*** SOURCE MATERIAL
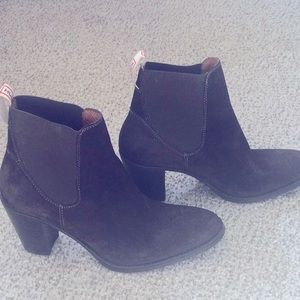 Hunter brown suede boots 8.5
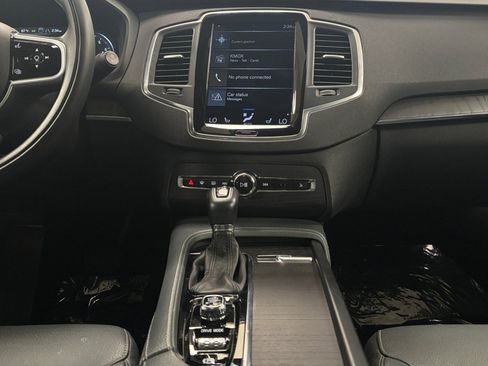 Used 2020 Volvo XC90 T6 Momentum AWD/4WD image 17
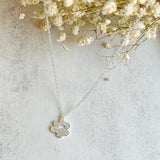 Colador Elegante con Patas de Plata – Acero Inoxidable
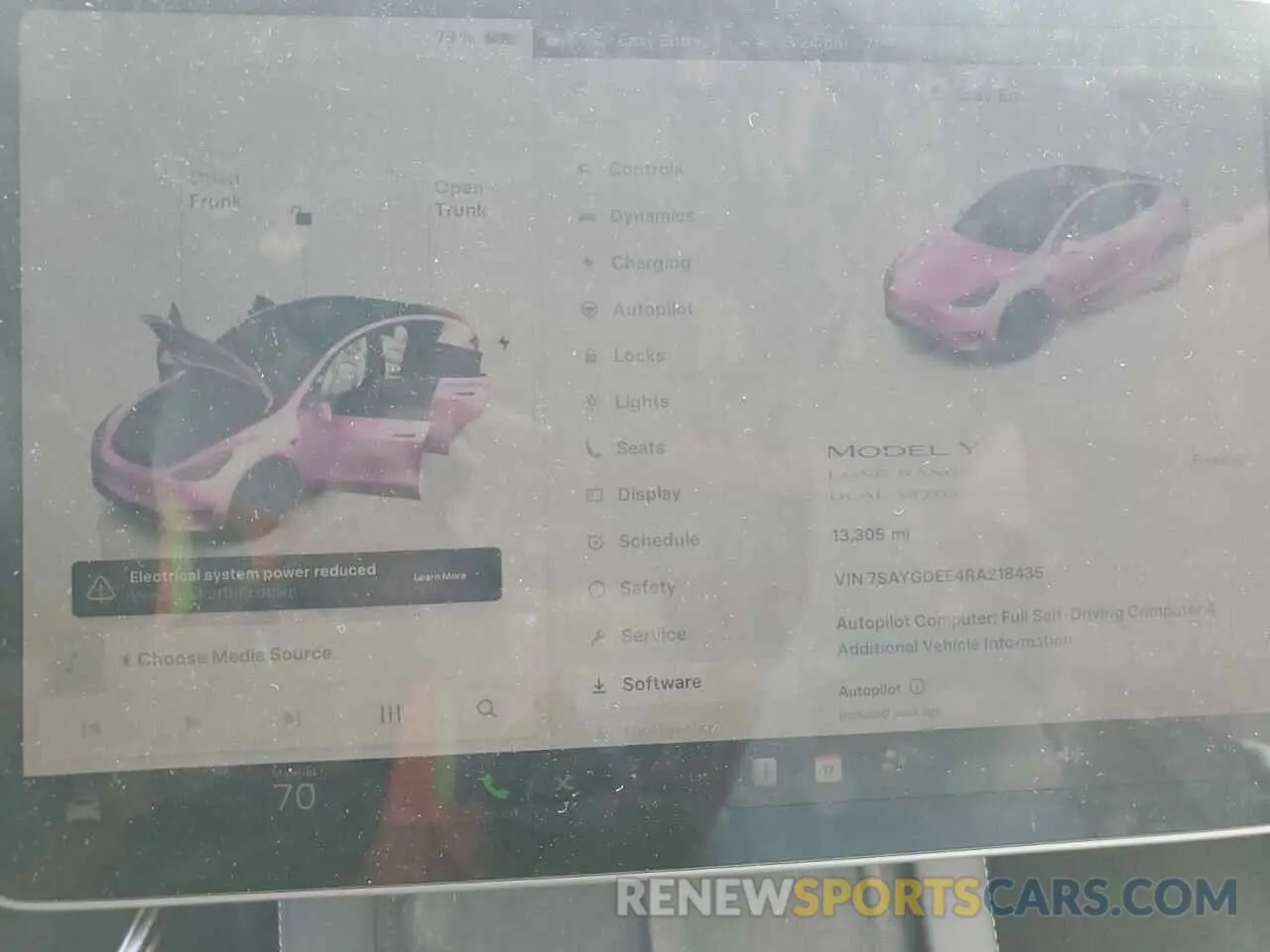 9 Photograph of a damaged car 7SAYGDEE4RA218435 TESLA MODEL Y 2024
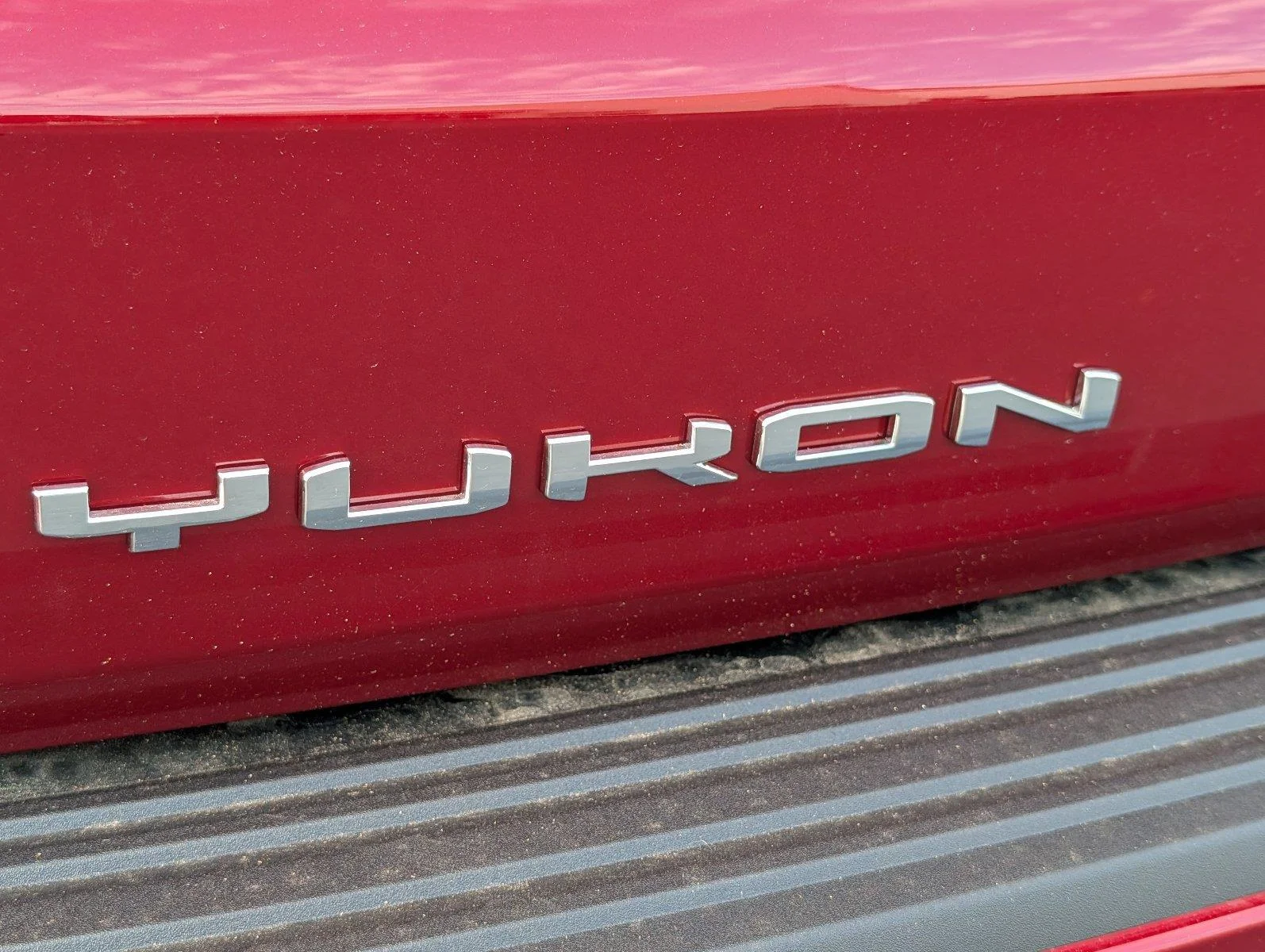 New 2026 Volcanic Red Tintcoat GMC Elevation image 6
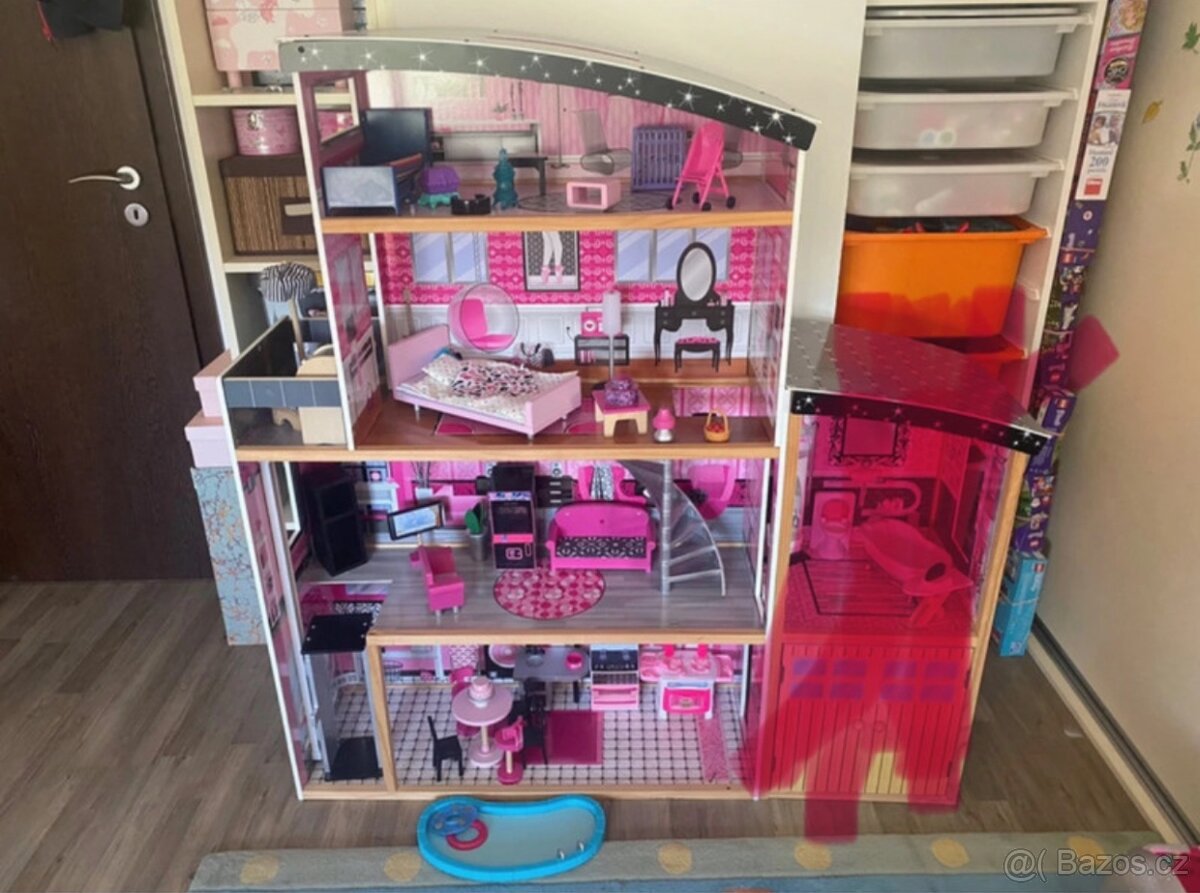 Velký dřevěný dům - 2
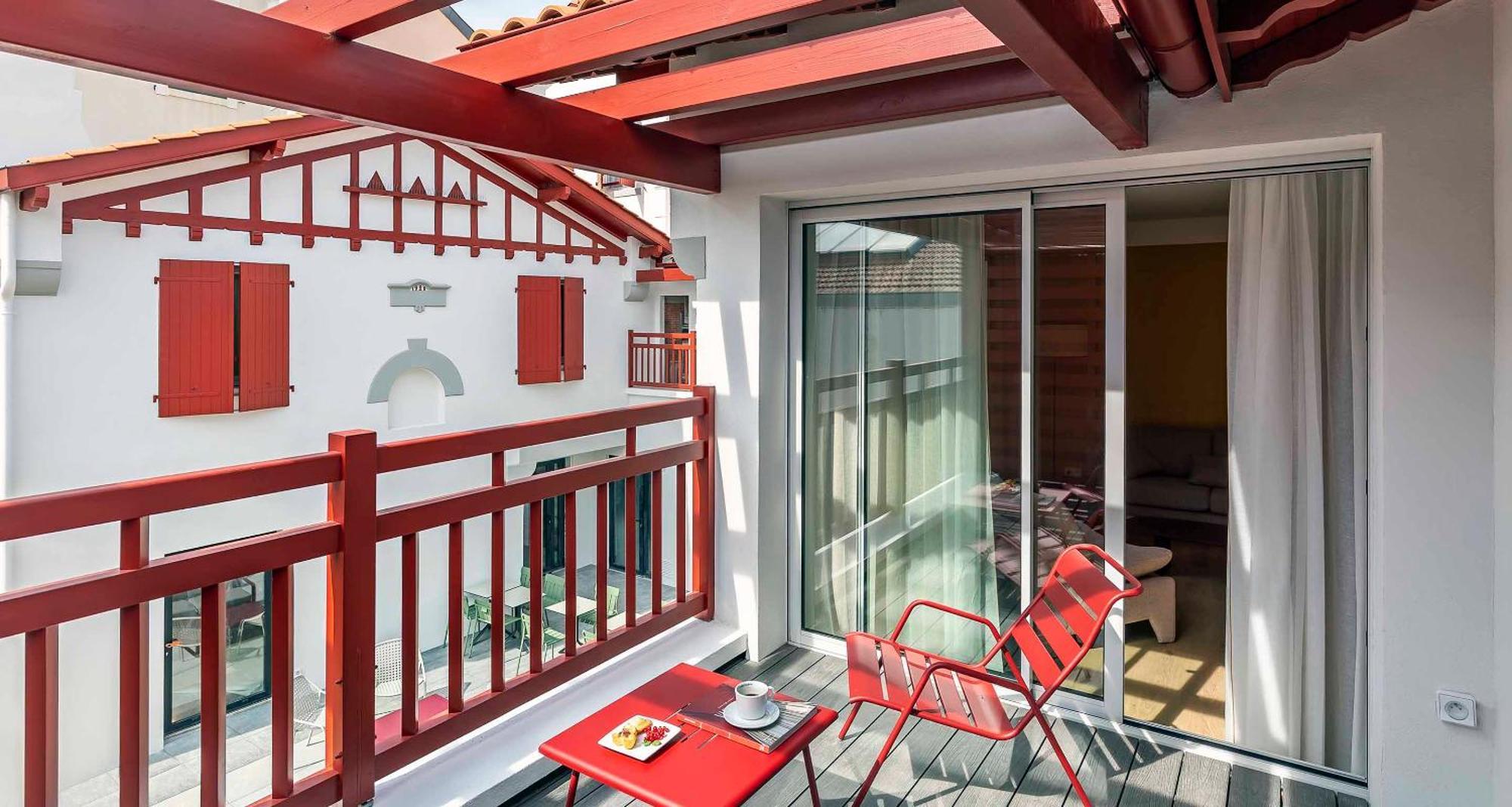 Hotel Kemaris Биариц Екстериор снимка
******
### YOUR OBJECTIVE
Render the lines above as a numbered list, skipping any blank lines, and leave the pictures out of your answer.

### RESULT OF THE EXERCISE
1.  Hunter brown suede boots 8.5
2.  Used 2020 Volvo XC90 T6 Momentum AWD/4WD image 17
3.  Colador Elegante con Patas de Plata – Acero Inoxidable
4.  9 Photograph of a damaged car 7SAYGDEE4RA218435 TESLA MODEL Y 2024
5.  New 2026 Volcanic Red Tintcoat GMC Elevation image 6
6.  Velký dřevěný dům - 2
7.  Hotel Kemaris Биариц Екстериор снимка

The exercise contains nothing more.